Déroulement global de la séquence

Déroulé global de la séquence
ACTIVITÉ
Rappels et stratégie : 30 min
Sortie sur le terrain : 1h30
Création d’une Storymap : 1h30
Horaire total pour les élèves : 3h30
Coût : 0 euros Sécurité : en rapport avec les sorties scolaires.
Outils numériques et ressources
  • Créer un compte ArcGIS Online enseignant pour se former et tester l’outil : contactez la DANE via ce lien
  • Créer un compte ArcGIS Online pour l’établissement : lien d’inscription
  • Créer un formulaire avec l’application survey123 pour récupérer une base de données : tutoriel
  • Créer une application tableau de bord interactif (Dashboard) sur ArcGIS Online : tutoriel
  • Créer une Storymap (application permettant de raconter une histoire) pour mutualiser les données sur ArcGIS Online : tutoriel
  • Présentation ESRI : vidéo
  • Intérêt d’un formulaire Survey123 : vidéo
  • Création d’une Storymap : vidéo
    Tutoriel d’utilisation d’ArcGIS Online et Survey123


Déroulé détaillé de la séquence

En amont de la séance 1 (SNT) : travail asynchrone, durée 20 min
Les élèves visionnent cette vidéo qui explique le principe de géolocalisation par le GPS et la méthode de trilatération. Aucune production écrite n’est demandée. Cette activité a pour but de faire comprendre aux élèves ces notions.
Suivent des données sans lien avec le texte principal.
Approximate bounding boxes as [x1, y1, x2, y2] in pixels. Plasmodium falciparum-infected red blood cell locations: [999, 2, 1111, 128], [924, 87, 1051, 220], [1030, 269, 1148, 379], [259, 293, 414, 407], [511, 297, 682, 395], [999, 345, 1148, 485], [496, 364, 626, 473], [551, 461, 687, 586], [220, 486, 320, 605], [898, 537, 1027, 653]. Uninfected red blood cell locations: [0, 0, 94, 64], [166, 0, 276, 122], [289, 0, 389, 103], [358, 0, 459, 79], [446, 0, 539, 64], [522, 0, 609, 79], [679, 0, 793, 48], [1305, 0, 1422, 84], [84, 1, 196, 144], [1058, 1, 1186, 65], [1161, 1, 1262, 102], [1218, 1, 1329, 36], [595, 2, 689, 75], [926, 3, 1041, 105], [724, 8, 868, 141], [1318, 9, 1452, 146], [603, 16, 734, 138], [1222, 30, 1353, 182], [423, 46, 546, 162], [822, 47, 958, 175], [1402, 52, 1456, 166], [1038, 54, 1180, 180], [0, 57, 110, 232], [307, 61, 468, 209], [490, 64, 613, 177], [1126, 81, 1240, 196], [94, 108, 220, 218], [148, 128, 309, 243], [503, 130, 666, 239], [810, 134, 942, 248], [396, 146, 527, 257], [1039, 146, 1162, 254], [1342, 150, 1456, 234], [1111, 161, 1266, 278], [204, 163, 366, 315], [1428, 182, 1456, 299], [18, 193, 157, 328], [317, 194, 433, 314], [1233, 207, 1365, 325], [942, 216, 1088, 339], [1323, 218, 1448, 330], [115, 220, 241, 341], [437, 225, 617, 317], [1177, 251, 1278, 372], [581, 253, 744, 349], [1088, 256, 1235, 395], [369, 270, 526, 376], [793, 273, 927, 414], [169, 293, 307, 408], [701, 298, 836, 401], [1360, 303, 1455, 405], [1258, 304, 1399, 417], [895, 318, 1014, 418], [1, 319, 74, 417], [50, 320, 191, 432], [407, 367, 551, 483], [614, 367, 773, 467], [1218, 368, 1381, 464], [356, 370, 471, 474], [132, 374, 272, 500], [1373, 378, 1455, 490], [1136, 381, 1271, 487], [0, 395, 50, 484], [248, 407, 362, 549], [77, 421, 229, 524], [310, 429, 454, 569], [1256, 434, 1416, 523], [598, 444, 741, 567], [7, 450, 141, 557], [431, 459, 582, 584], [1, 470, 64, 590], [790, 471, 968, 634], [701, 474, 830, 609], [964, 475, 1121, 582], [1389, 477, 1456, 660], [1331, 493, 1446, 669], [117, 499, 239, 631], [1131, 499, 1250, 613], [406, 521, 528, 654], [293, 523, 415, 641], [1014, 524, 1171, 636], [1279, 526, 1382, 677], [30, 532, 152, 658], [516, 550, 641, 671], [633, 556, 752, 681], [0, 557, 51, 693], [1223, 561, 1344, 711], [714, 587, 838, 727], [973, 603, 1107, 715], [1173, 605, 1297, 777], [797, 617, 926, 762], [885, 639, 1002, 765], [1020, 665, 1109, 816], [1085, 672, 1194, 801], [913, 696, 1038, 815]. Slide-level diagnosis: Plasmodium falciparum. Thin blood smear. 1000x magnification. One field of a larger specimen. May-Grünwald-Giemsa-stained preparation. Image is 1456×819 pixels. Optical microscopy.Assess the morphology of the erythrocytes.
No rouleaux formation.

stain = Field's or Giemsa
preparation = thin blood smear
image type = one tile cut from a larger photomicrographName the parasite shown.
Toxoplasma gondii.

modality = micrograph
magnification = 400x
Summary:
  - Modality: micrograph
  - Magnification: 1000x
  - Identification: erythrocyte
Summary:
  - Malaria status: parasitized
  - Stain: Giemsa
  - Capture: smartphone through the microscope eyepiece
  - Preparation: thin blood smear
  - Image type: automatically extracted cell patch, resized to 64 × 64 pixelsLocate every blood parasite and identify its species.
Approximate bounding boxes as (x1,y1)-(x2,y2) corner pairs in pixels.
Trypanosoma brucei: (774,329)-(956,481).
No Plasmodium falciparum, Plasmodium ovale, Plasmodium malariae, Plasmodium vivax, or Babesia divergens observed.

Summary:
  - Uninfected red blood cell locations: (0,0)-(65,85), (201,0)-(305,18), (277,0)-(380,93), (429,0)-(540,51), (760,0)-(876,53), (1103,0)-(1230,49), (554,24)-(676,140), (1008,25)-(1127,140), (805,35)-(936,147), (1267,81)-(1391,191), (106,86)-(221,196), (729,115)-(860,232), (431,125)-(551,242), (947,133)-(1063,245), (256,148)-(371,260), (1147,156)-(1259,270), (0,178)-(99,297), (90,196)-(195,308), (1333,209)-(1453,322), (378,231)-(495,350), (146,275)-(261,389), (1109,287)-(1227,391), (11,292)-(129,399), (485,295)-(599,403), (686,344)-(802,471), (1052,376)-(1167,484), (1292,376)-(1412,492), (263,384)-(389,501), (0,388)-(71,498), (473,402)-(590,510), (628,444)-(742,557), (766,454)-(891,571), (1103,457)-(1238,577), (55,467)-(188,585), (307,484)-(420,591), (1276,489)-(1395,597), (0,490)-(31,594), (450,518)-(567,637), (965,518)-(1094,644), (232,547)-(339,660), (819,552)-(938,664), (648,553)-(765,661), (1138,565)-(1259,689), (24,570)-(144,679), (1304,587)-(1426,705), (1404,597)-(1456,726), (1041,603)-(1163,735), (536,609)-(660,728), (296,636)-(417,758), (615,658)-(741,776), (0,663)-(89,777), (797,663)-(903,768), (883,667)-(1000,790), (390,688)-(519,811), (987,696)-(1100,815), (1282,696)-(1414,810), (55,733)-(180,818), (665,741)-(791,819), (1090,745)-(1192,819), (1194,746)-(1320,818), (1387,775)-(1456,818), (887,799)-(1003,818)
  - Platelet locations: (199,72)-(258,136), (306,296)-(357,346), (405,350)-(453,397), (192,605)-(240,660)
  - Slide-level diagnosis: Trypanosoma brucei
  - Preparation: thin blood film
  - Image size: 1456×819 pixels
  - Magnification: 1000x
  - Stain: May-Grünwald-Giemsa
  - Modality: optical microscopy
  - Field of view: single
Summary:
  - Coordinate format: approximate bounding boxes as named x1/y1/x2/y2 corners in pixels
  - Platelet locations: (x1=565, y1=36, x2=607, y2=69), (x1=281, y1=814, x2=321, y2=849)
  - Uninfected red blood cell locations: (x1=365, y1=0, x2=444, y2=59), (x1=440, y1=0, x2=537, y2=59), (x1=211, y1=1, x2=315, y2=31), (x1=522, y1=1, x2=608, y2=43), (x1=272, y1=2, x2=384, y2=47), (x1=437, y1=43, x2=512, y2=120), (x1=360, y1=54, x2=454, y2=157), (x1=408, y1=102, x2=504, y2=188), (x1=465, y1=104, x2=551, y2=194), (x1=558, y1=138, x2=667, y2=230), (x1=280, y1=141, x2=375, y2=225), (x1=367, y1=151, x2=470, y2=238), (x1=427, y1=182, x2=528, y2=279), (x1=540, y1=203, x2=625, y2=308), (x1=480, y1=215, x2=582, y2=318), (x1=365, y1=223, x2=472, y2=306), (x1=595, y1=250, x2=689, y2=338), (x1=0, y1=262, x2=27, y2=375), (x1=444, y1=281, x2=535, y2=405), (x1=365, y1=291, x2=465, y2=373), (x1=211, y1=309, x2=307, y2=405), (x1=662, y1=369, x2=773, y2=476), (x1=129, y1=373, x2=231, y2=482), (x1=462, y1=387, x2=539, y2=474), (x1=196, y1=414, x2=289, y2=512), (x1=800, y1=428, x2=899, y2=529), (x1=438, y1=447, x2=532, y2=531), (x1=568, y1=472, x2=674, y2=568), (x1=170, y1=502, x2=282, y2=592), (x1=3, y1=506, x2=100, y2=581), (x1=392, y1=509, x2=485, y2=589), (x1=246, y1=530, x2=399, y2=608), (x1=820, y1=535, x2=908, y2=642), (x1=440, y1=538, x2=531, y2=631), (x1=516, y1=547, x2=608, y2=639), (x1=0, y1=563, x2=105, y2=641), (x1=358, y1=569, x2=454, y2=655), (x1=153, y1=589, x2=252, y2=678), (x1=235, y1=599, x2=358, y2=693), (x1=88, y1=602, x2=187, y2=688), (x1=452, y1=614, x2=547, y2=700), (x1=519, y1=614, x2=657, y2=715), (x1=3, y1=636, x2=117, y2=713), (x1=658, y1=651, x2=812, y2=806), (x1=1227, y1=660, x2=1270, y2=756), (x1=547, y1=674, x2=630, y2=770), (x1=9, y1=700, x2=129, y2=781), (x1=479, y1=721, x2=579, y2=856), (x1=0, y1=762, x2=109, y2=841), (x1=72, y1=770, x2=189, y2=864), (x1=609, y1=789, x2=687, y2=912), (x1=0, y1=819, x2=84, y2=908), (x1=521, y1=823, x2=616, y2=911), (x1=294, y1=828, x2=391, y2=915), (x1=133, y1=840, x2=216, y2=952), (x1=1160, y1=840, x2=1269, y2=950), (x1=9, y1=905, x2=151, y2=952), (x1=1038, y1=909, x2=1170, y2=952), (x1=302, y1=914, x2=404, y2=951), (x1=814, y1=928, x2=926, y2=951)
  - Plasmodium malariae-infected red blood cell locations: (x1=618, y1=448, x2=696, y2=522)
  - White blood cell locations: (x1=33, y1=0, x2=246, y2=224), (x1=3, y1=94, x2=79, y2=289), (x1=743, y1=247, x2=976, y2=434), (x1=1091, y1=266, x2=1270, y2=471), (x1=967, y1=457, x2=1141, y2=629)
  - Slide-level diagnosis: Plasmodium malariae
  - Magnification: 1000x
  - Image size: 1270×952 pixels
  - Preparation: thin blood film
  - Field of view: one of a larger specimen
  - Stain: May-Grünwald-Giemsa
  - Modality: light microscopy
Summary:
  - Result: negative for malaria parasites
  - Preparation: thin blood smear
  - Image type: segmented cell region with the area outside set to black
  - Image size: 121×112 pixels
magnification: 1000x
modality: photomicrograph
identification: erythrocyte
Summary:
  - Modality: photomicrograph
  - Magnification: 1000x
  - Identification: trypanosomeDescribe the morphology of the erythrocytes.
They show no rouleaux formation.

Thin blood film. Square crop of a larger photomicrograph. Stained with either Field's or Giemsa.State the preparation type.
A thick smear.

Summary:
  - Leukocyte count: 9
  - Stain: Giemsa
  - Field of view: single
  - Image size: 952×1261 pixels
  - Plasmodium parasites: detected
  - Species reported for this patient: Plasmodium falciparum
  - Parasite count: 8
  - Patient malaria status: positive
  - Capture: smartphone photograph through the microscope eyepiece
Séance 1 (SNT) : travail synchrone, en salle informatique, durée 50 min
Les élèves ont à disposition la vidéo proposée précédemment. Ils mettent en pratique ce qu’ils ont compris de celle-ci avec 2 exercices. Le premier leur permet de travailler sur le calcul de la distance entre le récepteur GPS et le satellite (activité1 ci-dessous) et l’autre, de tracer les cercles permettant de géolocaliser un objet sur Terre en utilisant la trilatération (activité2 ci-dessous).

Enoncé Activité 1
Enoncé et réponse élève Activité 2 (partie 1)
Enoncé et réponse élève Activité 2 (fin)
Activité1_format_DOC
Activité1_format_PDF
Activité1_format_ODT
Activité2_format_DOC
Activité2_format_PDF
Activité2_format_ODT

Séance 2 (SNT) : travail synchrone ,durée 50 min
Le professeur fait comprendre aux élèves, à l’oral, que tout objet peut être géolocalisé. C’est le cas des photos , les informations de géolocalisation étant contenues dans les métadonnées. Les élèves travaillent ensuite sur cette notion à l’aide de l’exercice ci-dessous. Dans celui-ci les élèves doivent retrouver la localisation de photos en étudiant leurs métadonnées. L’outil en ligne JEFFREY’S METADATA VIEWER est utilisé.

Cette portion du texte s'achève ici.